We backoff. The back-off methods either substitute the missing syllable with other syllables in the database or synthesize it using smaller sub-word units (SSUs) like diphones. Of course there will be a loss. But how severe is it? Actually, a lot. The very advantage of syllables was that they have high co-articulation within them compared to across boundaries. The SSU back-off method which forms the missing syllables from smaller sub-word units has to ensure that the units selected have the right coarticulative influences, some of which span across several phones. The substitution methods avoid the aforementioned problems, by using other syllable or diphone units in the inventory to replace the missing units. However it takes considerable effort to design the substitution rules, requiring detailed perceptual studies when designing for new languages.
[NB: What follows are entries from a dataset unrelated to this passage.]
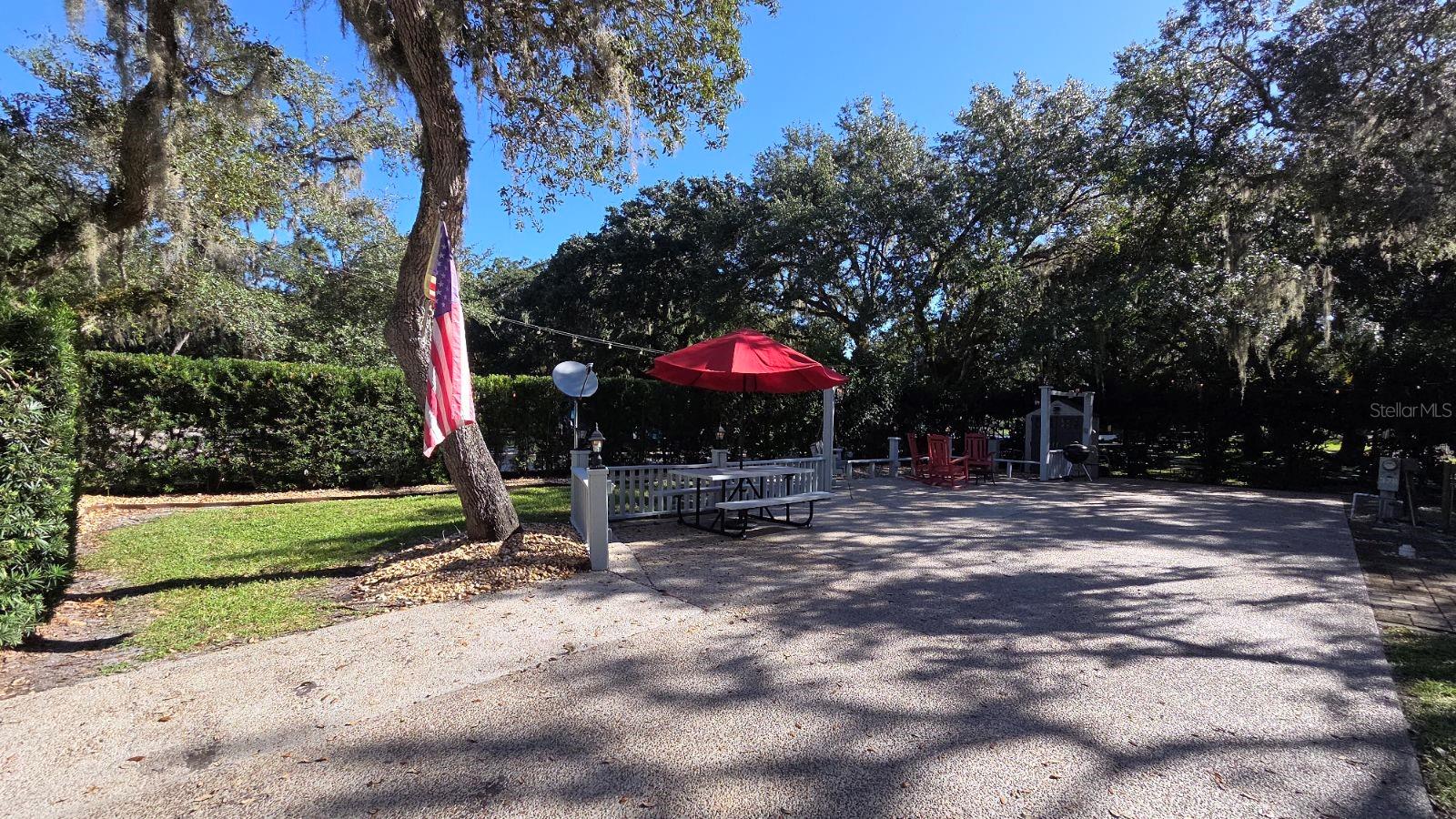 376 Bear Trl, FL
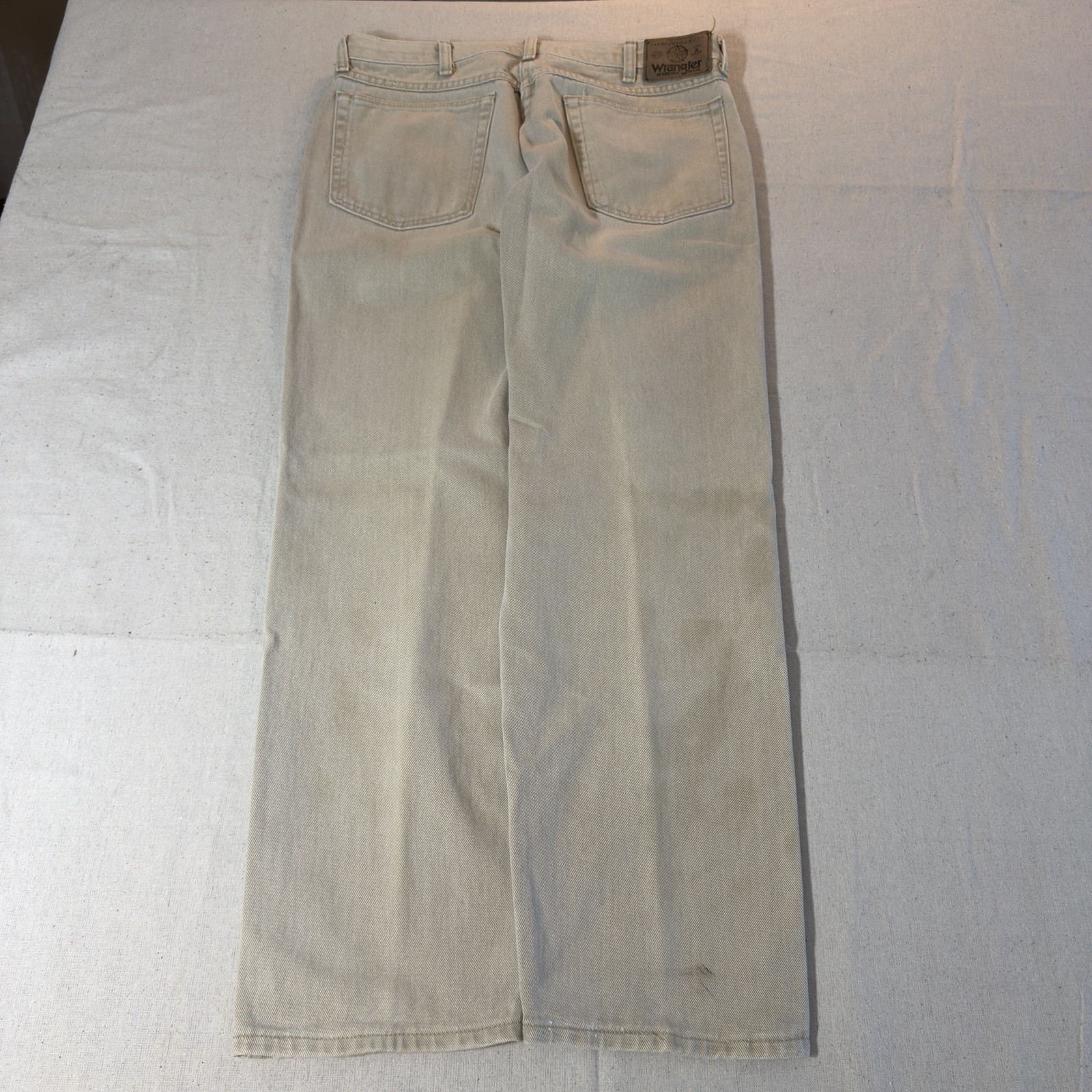 Wrangler Authentic Jeans Men’s Regular Fit Straight Leg Beige Denim Light Wash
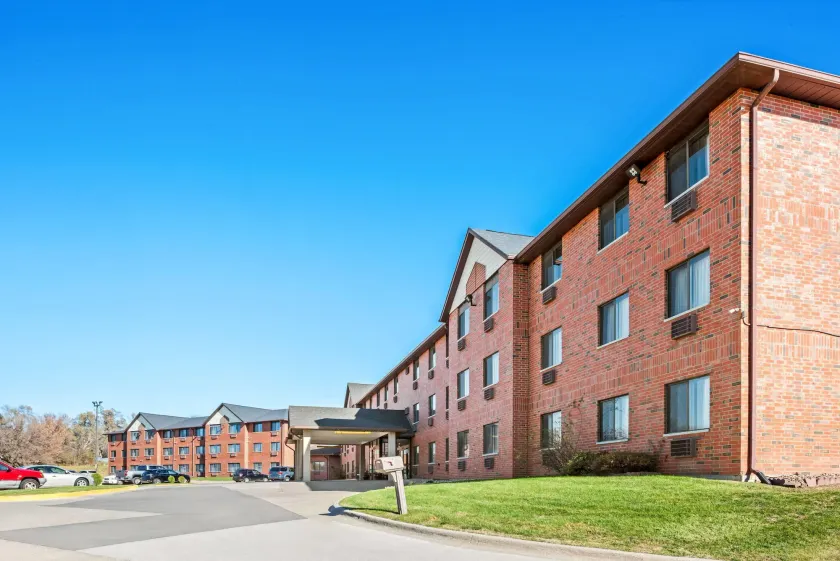 Days Inn & Suites by Wyndham Des Moines Airport - Image 1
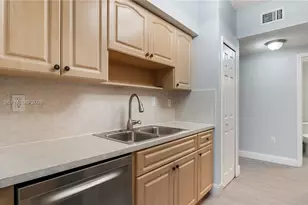 7085 Nova Dr, Davie, FL 33317 - Photo 10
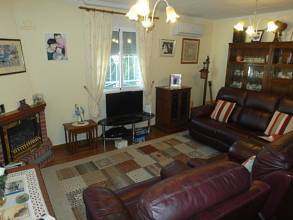 Thumbnail von ***Einfamilienhaus im Villenstyle mit 4 Schlafzimmern, Garage und privatem Pool***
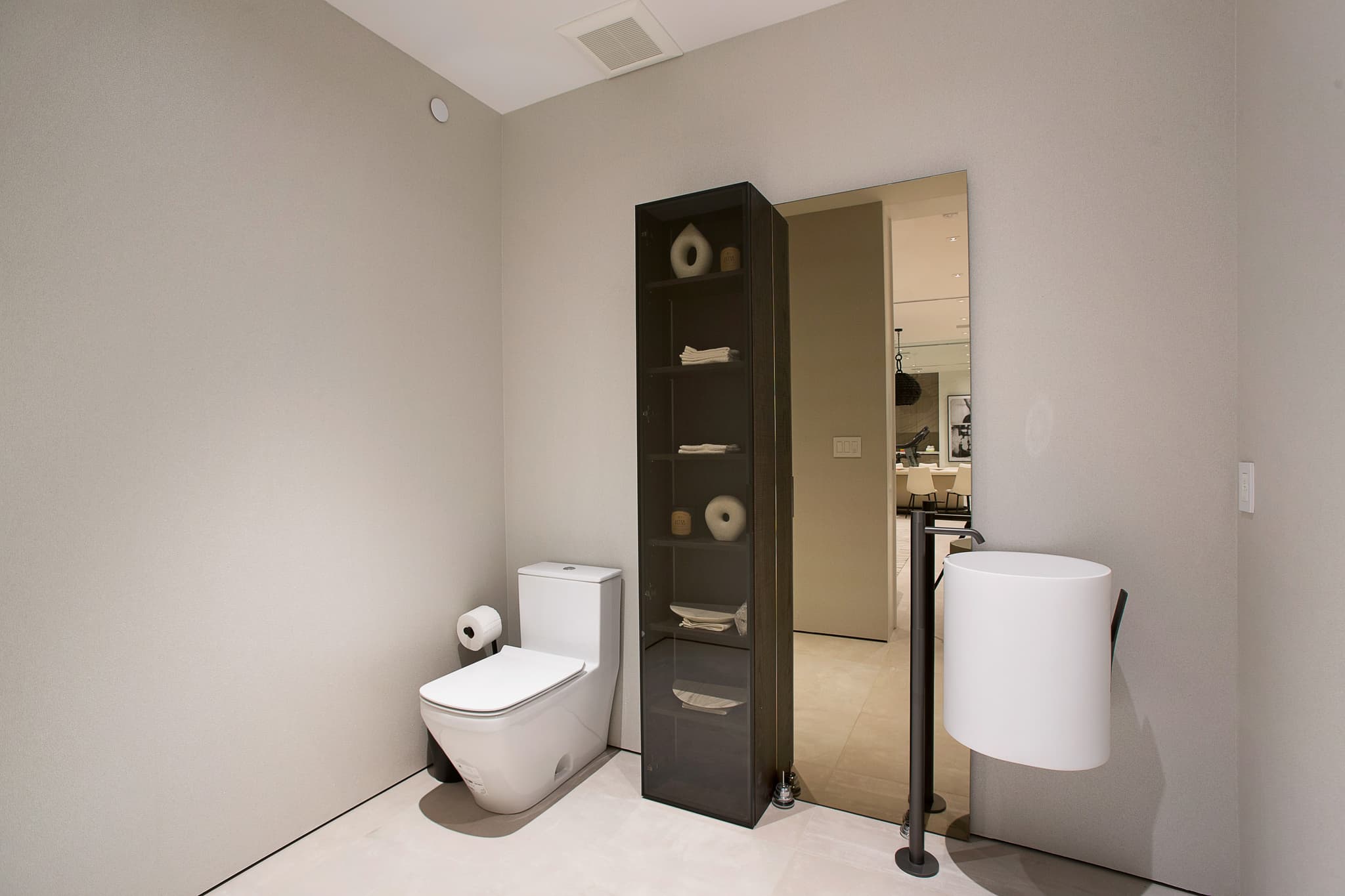 Beverly Crest, Los Angeles — Luxury furnished apartment in Beverly Crest, Los Angeles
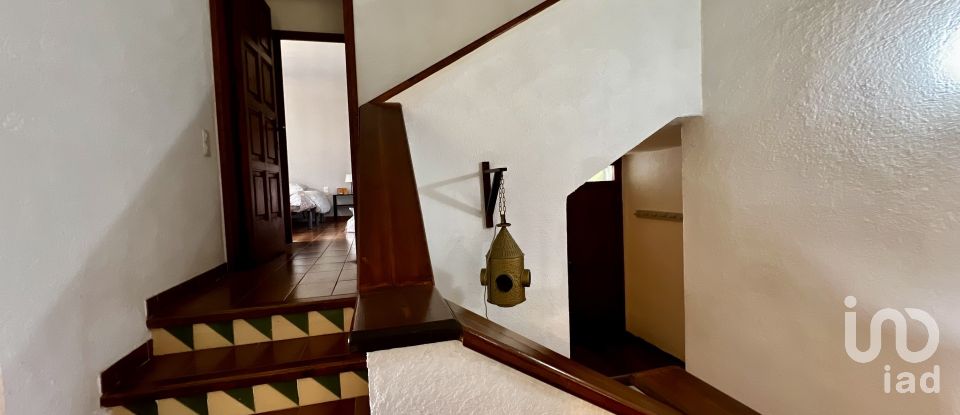 Apartment in house  4 bedrooms of 117 m² in Canyamars (08318)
To alleviate this, we proposed present a rule-based back-off method motivated from a perceptual and speech production phenomenon, known as vowel epenthesis, to deal with the missing syllable and diphone units in Telugu language. The proposed backoff method emulates native speaker intuition in synthesis of the missing units. Hence it is found to be perceptually acceptable to the native speakers of the language. The rule-base is borrowed from the L2 (second language) acquisition research in Telugu. Further, the proposed back-off strategy is robust to the segmentation errors in automatically segmented databases, helping us ensure the quality of synthesis output.

Is that all?

NO

The system failed for Multilingual inputs.

Due to the growth of code mixing it has become necessary to develop strategies for dealing with such multilingual text in TTS systems. These multilingual TTS systems should be capable of synthesizing utterances which contain foreign language words or word groups, without sounding unnatural. Typical procedure used is Phone to phone mapping. However, this produces highly accented speech.

We relooked at this. Our motivation for doing so, comes from our understanding of how humans pronounce foreign words while speaking. The speaker maps the foreign words to a sequence of phones of his/her native language while pronouncing that foreign word. For example, a native speaker of Telugu, while pronouncing an English word, mentally maps the English word to a sequence of Telugu phones as opposed to simply substituting English phones with the corresponding Telugu phones. Also, the receiver of the synthesized speech would be a Telugu native speaker, who may not have the knowledge of English phone set. Hence, approximating an English word using Telugu phone sequence may be more acceptable for a Telugu native speaker.

Blizzard Submission

I have built the system by integrating the modules mentioned above and also designed a cross fade mechanism for smooth concatenation by reformulating the WSOLA algorithm so as to first find a suitable temporal point for joining the units at the boundary. This is done so that the concatenation is performed at a point where maximal similarity exists between the units. In other words, I tried to ensure that sufficient signal continuity exists at the concatenation point. For this, I have used the cross correlation between the units as a measure of similarity between the units. Then, the units are concatenated at the point of best correlation using crossfade technique to further remove the phase discontinuities. The number of frames used to calculate the correlation is limited by the duration of the available sub-word unit. In the current framework, I have used the last two frames of the individual units to calculate the cross correlation.

In a nutshell, the submission was a Unit Selection and Contenation one with reduced vowel based epenthesis for missing syllables and word to phone mapping for English words.